TEXT SECTION –
──────

The 2024 Notes are senior subordinated unsecured obligations of the Company and are not guaranteed by any of our subsidiaries. The 2024 Notes are senior in right of payment to our future subordinated debt, equal in right of payment with the Company’s future senior subordinated debt, and are subordinated in right of payment to our existing and future senior indebtedness, including indebtedness under our existing credit agreement.
A conversion of the 2024 Notes may be settled in cash, shares of our common stock or a combination of cash and shares of our common stock, at our election (subject to, and in accordance with, the settlement provisions of the Indenture). The initial conversion rate for the 2024 Notes is 17.0285 shares of common stock (subject to adjustment as provided for in the Indenture) per $1,000 principal amount of the 2024 Notes, which is equal to an initial conversion price of approximately $58.73 per share, representing a conversion premium of approximately 35% above the closing price of our common stock of $43.50 per share on October 31, 2017. In addition, following certain corporate events that occur prior to the maturity date as described in the Indenture, we will pay a make-whole premium by increasing the conversion rate for a holder who elects to convert its 2024 Notes in connection with such a corporate event in certain circumstances. For purposes of calculating earnings per share, if the average market price of our common stock exceeds the applicable conversion price during the periods reported, shares contingently issuable under the 2024 Notes will have a dilutive effect with respect to our common stock. At December 31, 2017, the “if-converted value” did not exceed the principal amount of the 2024 Notes since the closing sales price of our common stock was less than the conversion price of the 2024 Notes.

──────

RECORDS SHOWN –
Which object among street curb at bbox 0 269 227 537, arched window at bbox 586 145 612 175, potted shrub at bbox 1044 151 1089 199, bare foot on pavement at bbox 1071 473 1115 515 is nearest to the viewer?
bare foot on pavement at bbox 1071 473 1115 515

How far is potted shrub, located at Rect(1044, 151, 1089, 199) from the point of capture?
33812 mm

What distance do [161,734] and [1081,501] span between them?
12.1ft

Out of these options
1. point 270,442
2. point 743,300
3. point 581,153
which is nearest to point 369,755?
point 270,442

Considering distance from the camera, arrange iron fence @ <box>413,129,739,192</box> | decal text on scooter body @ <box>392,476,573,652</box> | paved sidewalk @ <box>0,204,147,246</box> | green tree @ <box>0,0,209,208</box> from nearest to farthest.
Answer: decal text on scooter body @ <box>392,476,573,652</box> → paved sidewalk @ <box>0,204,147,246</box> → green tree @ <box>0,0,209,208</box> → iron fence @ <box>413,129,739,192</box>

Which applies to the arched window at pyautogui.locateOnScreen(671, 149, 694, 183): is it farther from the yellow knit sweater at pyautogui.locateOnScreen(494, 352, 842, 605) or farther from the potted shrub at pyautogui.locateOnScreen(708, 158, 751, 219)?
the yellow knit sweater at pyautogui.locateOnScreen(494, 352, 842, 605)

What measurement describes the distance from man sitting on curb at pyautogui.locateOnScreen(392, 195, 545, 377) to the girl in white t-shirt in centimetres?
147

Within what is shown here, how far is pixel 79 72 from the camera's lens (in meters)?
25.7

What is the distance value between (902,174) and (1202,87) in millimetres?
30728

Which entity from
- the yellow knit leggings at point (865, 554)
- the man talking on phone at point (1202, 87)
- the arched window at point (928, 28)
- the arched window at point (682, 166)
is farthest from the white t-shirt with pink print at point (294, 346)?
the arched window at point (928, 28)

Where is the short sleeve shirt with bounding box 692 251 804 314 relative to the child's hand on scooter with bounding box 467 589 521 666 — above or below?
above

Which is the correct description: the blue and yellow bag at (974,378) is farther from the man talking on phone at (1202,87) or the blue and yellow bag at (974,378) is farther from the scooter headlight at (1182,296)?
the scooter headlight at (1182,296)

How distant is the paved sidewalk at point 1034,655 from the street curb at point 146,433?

──────

WRITTEN PROBLEM 1 –
In the passage on the 2024 Notes, rewrite everything from "The 2024 Notes are senior subordinated" down to "existing credit agreement.", putting "affiliates" in place of "subsidiaries".
WRITTEN PROBLEM 2 –
Pick up the passage on the 2024 Notes after its final sentence and carry it on.

WRITTEN RESPONSE 1 –
The 2024 Notes are senior subordinated unsecured obligations of the Company and are not guaranteed by any of our affiliates. The 2024 Notes are senior in right of payment to our future subordinated debt, equal in right of payment with the Company’s future senior subordinated debt, and are subordinated in right of payment to our existing and future senior indebtedness, including indebtedness under our existing credit agreement.

WRITTEN RESPONSE 2 –
Holders of the 2024 Notes may convert their 2024 Notes at their option at any time prior to the close of business on the business day immediately preceding August 15, 2024 only under the following circumstances: (1) during any fiscal quarter commencing after December 31, 2017 (and only during such fiscal quarter), if the last reported sale price of our common stock for at least 20 trading days (whether or not consecutive) during a period of 30 consecutive trading days ending on, and including, the last trading day of the immediately preceding fiscal quarter is greater than or equal to 130% of the applicable conversion price for the 2024 Notes on each applicable trading day; (2) during the five consecutive business day period after any 10 consecutive trading day period (the “measurement period”) in which the “trading price” (as defined in the Indenture) per one thousand U.S. dollar principal amount of Notes for each trading day of such measurement period was less than 97% of the product of the last reported sale price of our common stock and the applicable conversion rate for the 2024 Notes on each such trading day; or (3) upon the occurrence of specified corporate events described in the Indenture.
On or after August 15, 2024 until the close of business on the second scheduled trading day immediately preceding November 15, 2024, holders may convert their 2024 Notes at the option of the holder regardless of the foregoing circumstances. Upon conversion, we may settle the conversion by paying or delivering either shares of our common stock, solely cash, or a combination of cash and shares of our common stock, at our election. It is our intention to settle the principal amount of the 2024 Notes in cash and excess conversion value in shares of our common stock.
We reassess the convertibility of the 2024 Notes and the related balance sheet classification on a quarterly basis. As of December 31, 2017, events for early conversion were not met, and thus the 2024 Notes were not convertible as of and for the fiscal quarter beginning January 1, 2018. There have been no conversions as of the date of this filing.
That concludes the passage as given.